Raw records:

###

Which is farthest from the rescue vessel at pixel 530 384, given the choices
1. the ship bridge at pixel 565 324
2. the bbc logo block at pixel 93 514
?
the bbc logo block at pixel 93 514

###

Lay out the records above as a Markdown table with the columns Row and Line, giving each non-blank line its own numbered row.

▶ **TASK RESPONSE**:
| Row | Line |
|---|---|
| 1 | Which is farthest from the rescue vessel at pixel 530 384, given the choices |
| 2 | 1. the ship bridge at pixel 565 324 |
| 3 | 2. the bbc logo block at pixel 93 514 |
| 4 | ? |
| 5 | the bbc logo block at pixel 93 514 |